By comparison, most of the successful Silicon Valley companies never required users to organize their data before offering solutions. Facebook didn’t ask users to curate their photo libraries before posting, and Google didn’t demand website owners structure their data before indexing the web. AEC AI solution providers might spend more time providing their intelligent, real-time guidance by ensuring their solutions also do more of the heavy lifting on parsing data.
The industry needs a shift. AI solutions should reduce complexity for AEC professionals, not add to it. The real opportunity lies in developing tools that provide insights without requiring firms to become data scientists. Moving forward, we need a more sophisticated dialogue — one that prioritizes AI’s role in shaping the industry’s future rather than simply documenting its past.
The Opportunity Gap: Real-Time Decision-Making
Despite AI’s promise, the industry largely lacks solutions that can inform decisions while projects are still in motion. For example, a tool that predicts a concrete truck’s arrival time in relation to impeding rain could prevent costly rework. Companies like Trunk Tools are beginning to address this gap by enabling better interaction with existing documentation, but comprehensive AI-driven workflow optimization remains elusive.

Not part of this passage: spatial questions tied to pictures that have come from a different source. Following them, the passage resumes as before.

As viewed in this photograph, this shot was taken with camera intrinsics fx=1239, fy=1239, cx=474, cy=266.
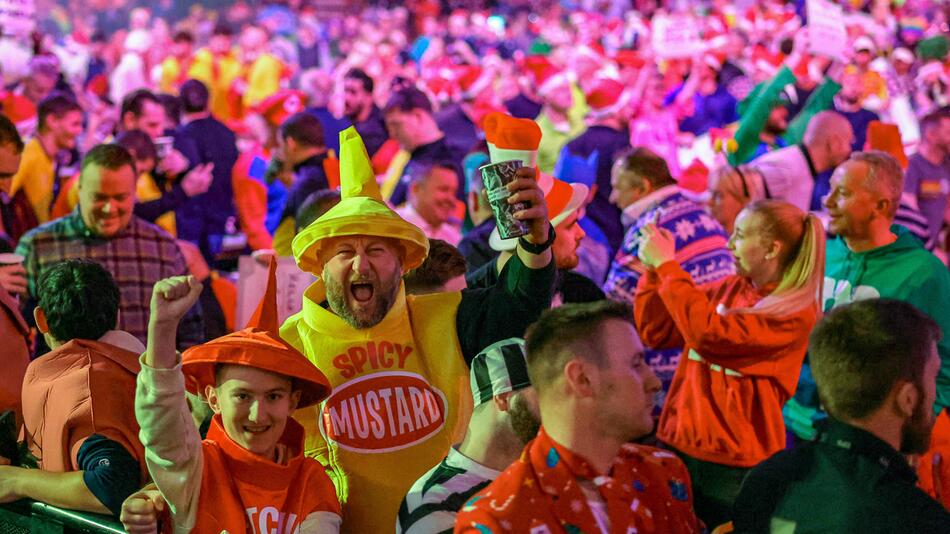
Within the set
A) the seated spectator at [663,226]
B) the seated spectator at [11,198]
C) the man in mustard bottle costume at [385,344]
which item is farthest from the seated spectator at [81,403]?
the seated spectator at [663,226]

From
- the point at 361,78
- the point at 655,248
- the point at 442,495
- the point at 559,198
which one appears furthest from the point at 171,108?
the point at 442,495

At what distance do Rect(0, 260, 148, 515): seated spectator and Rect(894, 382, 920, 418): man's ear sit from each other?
2183 millimetres

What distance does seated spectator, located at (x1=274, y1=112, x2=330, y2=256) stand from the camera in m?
7.63

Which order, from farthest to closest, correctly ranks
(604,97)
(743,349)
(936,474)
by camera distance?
(604,97)
(743,349)
(936,474)

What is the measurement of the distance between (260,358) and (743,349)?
84.2 inches

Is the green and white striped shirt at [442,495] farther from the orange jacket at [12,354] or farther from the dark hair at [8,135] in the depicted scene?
the dark hair at [8,135]

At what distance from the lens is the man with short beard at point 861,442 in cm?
275

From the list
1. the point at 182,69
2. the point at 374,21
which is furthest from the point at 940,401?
the point at 374,21

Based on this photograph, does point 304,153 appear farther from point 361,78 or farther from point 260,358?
point 260,358

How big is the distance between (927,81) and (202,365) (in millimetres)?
12090

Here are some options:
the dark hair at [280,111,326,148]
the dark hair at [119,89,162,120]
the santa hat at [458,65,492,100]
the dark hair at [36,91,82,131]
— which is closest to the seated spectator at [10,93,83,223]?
the dark hair at [36,91,82,131]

Another significant discussion at BuiltWorlds centered on the challenge of feeding real-world project learnings back into the design phase. The concept of a “digital twin” is often mentioned but remains poorly defined and inconsistently executed. AEC professionals must ask themselves:
Are there enough incentives for firms to capture valuable data at each stage in a usable format?

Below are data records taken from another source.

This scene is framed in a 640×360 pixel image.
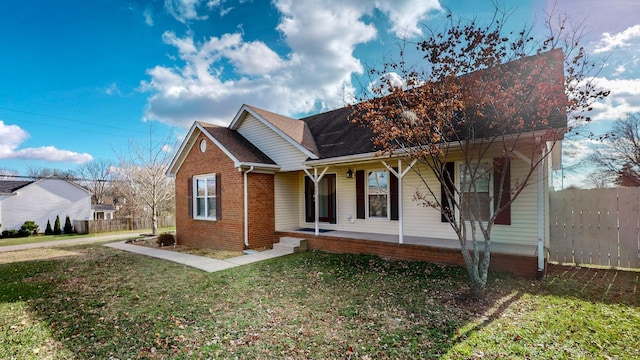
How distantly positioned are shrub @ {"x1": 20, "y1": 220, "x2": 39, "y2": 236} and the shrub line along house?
16303 millimetres

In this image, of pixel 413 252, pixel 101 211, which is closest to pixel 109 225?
pixel 101 211

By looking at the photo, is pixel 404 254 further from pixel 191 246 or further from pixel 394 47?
pixel 191 246

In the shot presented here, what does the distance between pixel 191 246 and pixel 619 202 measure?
13981 mm

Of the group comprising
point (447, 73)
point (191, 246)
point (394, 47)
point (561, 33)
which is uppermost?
point (394, 47)

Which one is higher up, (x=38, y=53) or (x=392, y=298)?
(x=38, y=53)

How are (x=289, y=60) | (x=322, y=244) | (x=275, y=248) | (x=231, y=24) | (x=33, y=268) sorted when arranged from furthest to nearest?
(x=289, y=60)
(x=231, y=24)
(x=275, y=248)
(x=322, y=244)
(x=33, y=268)

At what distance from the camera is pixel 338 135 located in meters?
11.3

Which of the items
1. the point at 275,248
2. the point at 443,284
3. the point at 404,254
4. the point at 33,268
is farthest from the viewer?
the point at 275,248

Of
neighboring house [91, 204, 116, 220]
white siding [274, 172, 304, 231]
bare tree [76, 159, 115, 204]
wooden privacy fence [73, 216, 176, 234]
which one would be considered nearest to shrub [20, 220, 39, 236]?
wooden privacy fence [73, 216, 176, 234]

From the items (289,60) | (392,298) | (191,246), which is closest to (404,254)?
(392,298)

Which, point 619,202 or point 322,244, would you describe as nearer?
point 619,202

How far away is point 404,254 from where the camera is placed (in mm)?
7902

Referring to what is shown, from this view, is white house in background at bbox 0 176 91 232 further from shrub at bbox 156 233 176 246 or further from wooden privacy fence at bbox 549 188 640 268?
wooden privacy fence at bbox 549 188 640 268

Automation’s Role in Elevating Human Creativity
One area where AI can make an immediate impact is eliminating repetitive tasks that bog down young designers. In many firms, early-career architects spend years performing tedious, manual tasks as a badge of honor, of paying your dues. AI-driven tools like Skema can help automate these processes, allowing designers at all stages of their careers to focus on creative problem-solving rather than routine drafting.

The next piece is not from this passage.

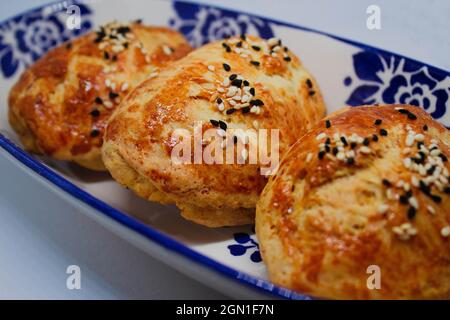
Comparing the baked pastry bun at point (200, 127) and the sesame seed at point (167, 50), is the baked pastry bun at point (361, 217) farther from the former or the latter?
the sesame seed at point (167, 50)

Yet, a cautionary note emerged during the conference: AI’s reliance on large datasets may push the industry toward uniformity. If AI only generates designs based on what has been done before, it risks producing the lowest-common-denominator solutions. Instead, AI should be leveraged to explore unique, differentiated approaches — offering architects a competitive edge rather than reinforcing mediocrity.
Moving Forward: AI as a Partner, Not Just a Reporter
For AI to truly revolutionize the AEC industry, it must move beyond static documentation and toward dynamic, real-time decision-making. AI tools that simply aggregate existing data will drive firms toward the safest, most common solutions rather than fostering innovation. AEC needs AI that delivers differentiated, high-value insights — helping firms make better decisions, not just organize past ones.
The future belongs to tools and systems that can:
Provide live insights to inform critical decisions mid-project.
Enable seamless round-tripping of lessons learned into future designs.
Empower architects and engineers by automating mundane tasks, allowing them to focus on innovation.
The AEC industry’s journey with AI is still in its early stages. Much like tadpoles struggling onto the mudflats, we are navigating uncharted territory. The firms that break free from outdated habits and embrace AI’s potential to be a true partner in decision making will lead the charge into a more efficient, innovative future.